La tablette funéraire de l'ancêtre se trouve traditionnellement dans une salle prévue à cet effet à l'intérieur de la maison (photos), tandis que le temple ancestral est situé au sud du côté est de la cour. Il est de coutume de brûler de l'encens et du papier-monnaie. Des visites à la tombe ancestrale font aussi partie du culte, particulièrement pour le nettoyage au moment de Qingmingjie, la fête des Morts.
La nomenclature même de la parenté reflète le sens chinois de la solidarité familiale. Les enfants de vos frères, en fait vos cousins germains, sont considérés comme vos frères et sœurs. A partir du premier né, on les numérote dans l’ordre comme « les fils et les filles de la famille », sans s’occuper de leurs pères individuels.
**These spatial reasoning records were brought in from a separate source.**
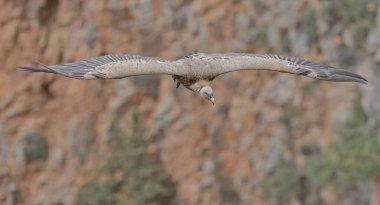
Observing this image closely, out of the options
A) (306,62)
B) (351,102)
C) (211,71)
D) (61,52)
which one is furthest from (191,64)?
(351,102)

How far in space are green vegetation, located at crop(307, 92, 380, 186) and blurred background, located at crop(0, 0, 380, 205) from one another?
4 cm

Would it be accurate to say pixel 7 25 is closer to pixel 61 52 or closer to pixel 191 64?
pixel 61 52

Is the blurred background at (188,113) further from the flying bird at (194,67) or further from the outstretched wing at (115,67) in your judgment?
the outstretched wing at (115,67)

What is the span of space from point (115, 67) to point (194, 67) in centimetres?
162

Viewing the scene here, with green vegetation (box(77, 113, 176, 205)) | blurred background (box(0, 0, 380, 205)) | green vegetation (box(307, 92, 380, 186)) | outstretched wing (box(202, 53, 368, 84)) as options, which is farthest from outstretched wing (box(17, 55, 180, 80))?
green vegetation (box(307, 92, 380, 186))

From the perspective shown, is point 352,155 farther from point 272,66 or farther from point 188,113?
point 272,66

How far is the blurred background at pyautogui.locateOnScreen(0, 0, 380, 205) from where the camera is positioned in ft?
85.5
Parmi les ancêtres, on ne compte pas seulement la ligne directe. Le grand-père direct est appelé « Premier Grand-père » mais ses frères ne sont pas appelés grands-oncles mais Second et Troisième Grand-Père, par rang d’âge. Les prénoms qui s’ajoutent au système numérique indiquent également le degré de parenté. Tous les enfants d’une même génération reçoivent des prénoms qui ont un ou deux caractères en commun. Au cours d’une vie, on peut porter des noms variés. Un nom de bébé, un nom d’écolier, un nom officiel, mais à l’intérieur de la famille, le prénom dont la syllabe est commune à tous les frères et sœurs vous reste pour la vie. Ce caractère propre à une génération donnée est décidé longtemps à l’avance et choisi par rapport à des significations philosophiques et religieuses compliquées. Tous ces membres de la Grande famille sont liés par un nom de famille transmis par la lignée mâle. Les filles entrent dans la famille de leur mari mais restent les filles de leur propre famille.
En Chine, les noms de famille sont beaucoup moins nombreux que dans d’autres pays. Il y en a deux ou trois cents. Mais la moitié au moins des habitants de la Chine s’appellent Wang, Chen, Liu, Li, Chang, Yang ou Wu.